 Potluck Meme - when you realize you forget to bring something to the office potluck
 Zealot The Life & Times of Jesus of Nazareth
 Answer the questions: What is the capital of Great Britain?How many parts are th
--
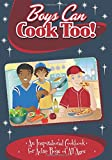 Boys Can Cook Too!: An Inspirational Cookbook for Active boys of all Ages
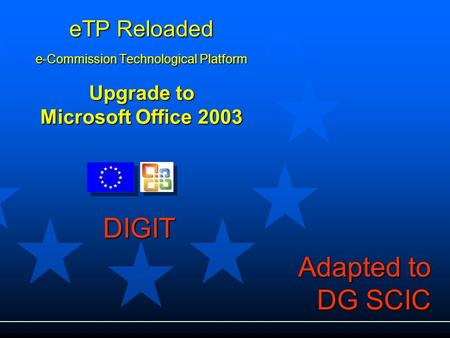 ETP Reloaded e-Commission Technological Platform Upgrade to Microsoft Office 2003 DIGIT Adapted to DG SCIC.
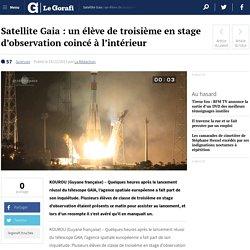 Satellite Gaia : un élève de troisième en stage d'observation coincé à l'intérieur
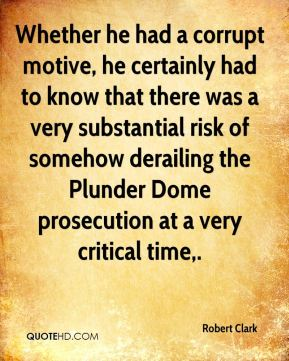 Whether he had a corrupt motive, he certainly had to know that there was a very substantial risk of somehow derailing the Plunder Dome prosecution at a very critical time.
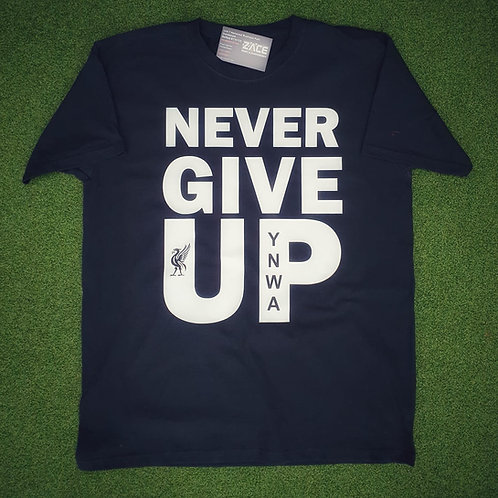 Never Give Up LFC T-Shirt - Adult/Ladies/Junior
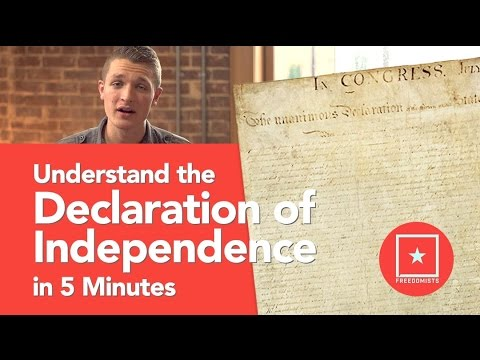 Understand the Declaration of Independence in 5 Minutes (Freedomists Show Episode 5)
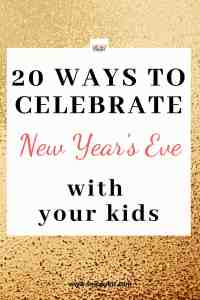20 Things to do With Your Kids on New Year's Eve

▸ Problem to solve
Take the listing above and repeat exactly the lines from the one containing "Potluck Meme - when" through the one containing "Answer the questions: What", both included.

▸ Exercise answer
 Potluck Meme - when you realize you forget to bring something to the office potluck
 Zealot The Life & Times of Jesus of Nazareth
 Answer the questions: What is the capital of Great Britain?How many parts are th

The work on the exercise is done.